The Lost Notebooks of Hank Williams is a 2011 album by folk, country, and rock artists who set music to lyrics by country musician Hank Williams. The album was released on October 4, 2011.

Background
Williams died suddenly in 1953 at the age of 29 while traveling to his next scheduled concert on New Years Day in Canton, Ohio. Inside his Cadillac, the police found the unfinished handwritten lyrics to songs that Williams had never recorded.

In 2006, a janitor working for Sony/ATV Music Publishing claimed to have found Williams' unfinished lyrics inside a Sony-owned dumpster. She said that she had sold Williams' notes to a representative of the Honky-Tonk Hall of Fame and the Rock-N-Roll Roadshow. She was then accused of theft, but the charges were dropped when a judge determined the janitor's version of events to be true. The unfinished lyrics were later returned to Sony/ATV, which handed them to Bob Dylan in 2008 to complete the songs for an album release. Dylan completed one song; others were completed by Alan Jackson, Norah Jones, Jack White, Lucinda Williams, Vince Gill, Rodney Crowell, Patty Loveless, Holly Williams, Levon Helm, Jakob Dylan, Sheryl Crow and Merle Haggard.

■ ■ ■ ■ ■ ■ ■

WRITTEN TASK —
Reproduce the entire passage on The Lost Notebooks of Hank Williams word for word.

■ ■ ■ ■ ■ ■ ■

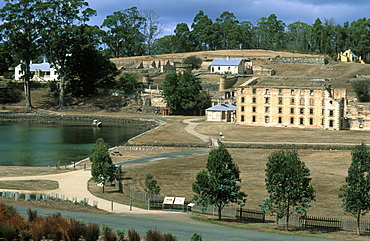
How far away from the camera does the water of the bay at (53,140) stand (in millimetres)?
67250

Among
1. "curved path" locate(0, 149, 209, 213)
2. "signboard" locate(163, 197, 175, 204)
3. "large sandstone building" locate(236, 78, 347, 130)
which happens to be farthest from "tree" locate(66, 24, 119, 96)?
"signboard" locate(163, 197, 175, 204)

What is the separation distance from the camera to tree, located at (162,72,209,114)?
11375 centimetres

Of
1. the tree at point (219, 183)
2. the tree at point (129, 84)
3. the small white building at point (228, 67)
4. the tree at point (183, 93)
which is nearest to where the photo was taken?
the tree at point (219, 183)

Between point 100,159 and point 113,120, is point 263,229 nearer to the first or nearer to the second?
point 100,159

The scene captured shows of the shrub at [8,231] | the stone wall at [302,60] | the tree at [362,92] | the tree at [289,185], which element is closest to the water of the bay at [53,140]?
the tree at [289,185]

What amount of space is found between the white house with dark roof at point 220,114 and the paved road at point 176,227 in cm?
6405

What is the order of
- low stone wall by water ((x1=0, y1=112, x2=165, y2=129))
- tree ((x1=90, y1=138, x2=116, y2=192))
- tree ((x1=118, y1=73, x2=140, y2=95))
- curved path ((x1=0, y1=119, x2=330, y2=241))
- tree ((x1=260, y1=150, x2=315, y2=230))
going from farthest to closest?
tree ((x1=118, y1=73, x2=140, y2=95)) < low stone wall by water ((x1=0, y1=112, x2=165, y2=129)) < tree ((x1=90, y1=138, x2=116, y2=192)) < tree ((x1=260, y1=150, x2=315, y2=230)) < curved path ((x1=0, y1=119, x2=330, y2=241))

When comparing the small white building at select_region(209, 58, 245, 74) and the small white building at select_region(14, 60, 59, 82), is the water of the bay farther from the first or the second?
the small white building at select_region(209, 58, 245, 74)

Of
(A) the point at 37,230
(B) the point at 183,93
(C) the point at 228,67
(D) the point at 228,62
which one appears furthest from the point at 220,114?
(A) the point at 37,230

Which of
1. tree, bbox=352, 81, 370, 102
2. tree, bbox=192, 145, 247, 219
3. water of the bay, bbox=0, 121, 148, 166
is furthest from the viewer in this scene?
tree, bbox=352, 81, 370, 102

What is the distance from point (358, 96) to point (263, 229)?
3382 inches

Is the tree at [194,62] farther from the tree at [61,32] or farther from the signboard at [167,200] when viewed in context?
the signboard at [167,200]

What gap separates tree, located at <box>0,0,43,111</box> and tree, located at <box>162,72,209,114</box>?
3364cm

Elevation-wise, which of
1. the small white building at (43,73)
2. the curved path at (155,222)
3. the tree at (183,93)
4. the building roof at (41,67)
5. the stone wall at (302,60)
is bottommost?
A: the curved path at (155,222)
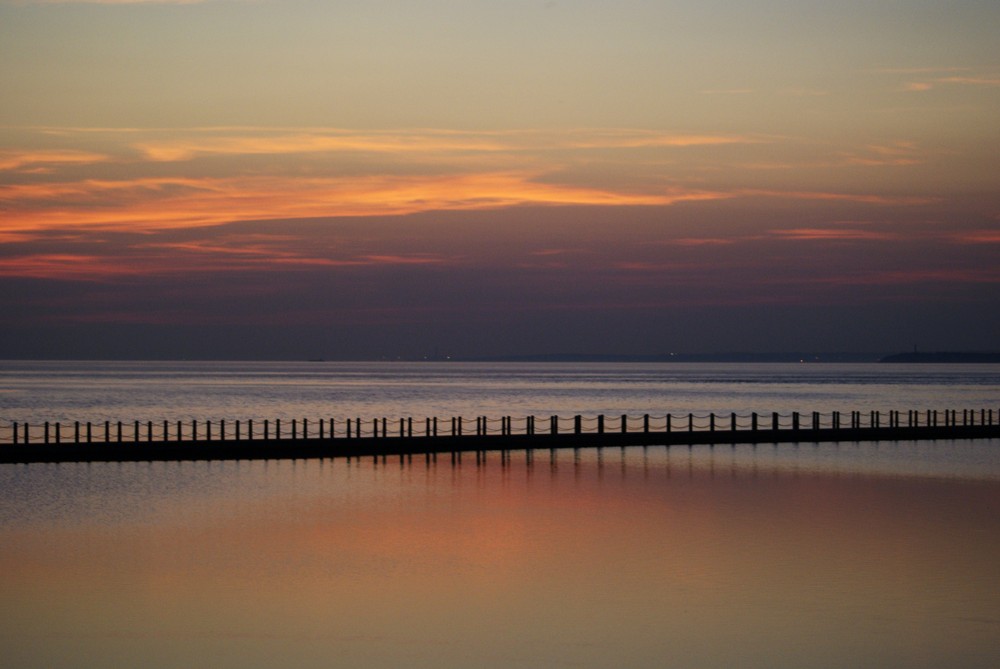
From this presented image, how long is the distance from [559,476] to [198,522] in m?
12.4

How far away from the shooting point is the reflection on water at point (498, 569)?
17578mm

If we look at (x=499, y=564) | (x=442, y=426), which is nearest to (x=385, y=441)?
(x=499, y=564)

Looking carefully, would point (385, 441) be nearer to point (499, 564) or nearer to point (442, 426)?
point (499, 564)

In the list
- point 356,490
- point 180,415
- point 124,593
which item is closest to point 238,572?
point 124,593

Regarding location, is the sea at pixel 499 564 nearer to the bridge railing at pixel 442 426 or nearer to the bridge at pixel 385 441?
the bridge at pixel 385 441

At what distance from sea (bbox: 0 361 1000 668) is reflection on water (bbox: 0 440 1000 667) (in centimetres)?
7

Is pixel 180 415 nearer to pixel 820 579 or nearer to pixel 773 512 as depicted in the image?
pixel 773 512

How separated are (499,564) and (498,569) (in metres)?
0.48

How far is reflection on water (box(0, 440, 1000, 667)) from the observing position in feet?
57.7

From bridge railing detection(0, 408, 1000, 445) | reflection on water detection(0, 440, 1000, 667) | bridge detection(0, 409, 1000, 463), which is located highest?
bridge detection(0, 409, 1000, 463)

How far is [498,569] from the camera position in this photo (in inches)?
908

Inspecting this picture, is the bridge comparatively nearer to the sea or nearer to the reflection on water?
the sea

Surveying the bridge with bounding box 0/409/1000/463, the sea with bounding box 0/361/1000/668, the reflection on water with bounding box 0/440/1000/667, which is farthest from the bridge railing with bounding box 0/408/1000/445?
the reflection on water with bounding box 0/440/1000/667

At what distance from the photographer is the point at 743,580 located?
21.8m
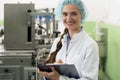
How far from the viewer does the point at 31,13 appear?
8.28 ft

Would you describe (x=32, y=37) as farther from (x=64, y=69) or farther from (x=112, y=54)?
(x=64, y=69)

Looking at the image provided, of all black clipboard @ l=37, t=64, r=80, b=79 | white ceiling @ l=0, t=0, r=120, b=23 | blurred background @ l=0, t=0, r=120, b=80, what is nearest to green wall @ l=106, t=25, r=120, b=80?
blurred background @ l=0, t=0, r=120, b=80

■ ■ ■ ■ ■ ■ ■

EXPECTED ANSWER —
The Lost Notebooks of Hank Williams is a 2011 album by folk, country, and rock artists who set music to lyrics by country musician Hank Williams. The album was released on October 4, 2011.

Background
Williams died suddenly in 1953 at the age of 29 while traveling to his next scheduled concert on New Years Day in Canton, Ohio. Inside his Cadillac, the police found the unfinished handwritten lyrics to songs that Williams had never recorded.

In 2006, a janitor working for Sony/ATV Music Publishing claimed to have found Williams' unfinished lyrics inside a Sony-owned dumpster. She said that she had sold Williams' notes to a representative of the Honky-Tonk Hall of Fame and the Rock-N-Roll Roadshow. She was then accused of theft, but the charges were dropped when a judge determined the janitor's version of events to be true. The unfinished lyrics were later returned to Sony/ATV, which handed them to Bob Dylan in 2008 to complete the songs for an album release. Dylan completed one song; others were completed by Alan Jackson, Norah Jones, Jack White, Lucinda Williams, Vince Gill, Rodney Crowell, Patty Loveless, Holly Williams, Levon Helm, Jakob Dylan, Sheryl Crow and Merle Haggard.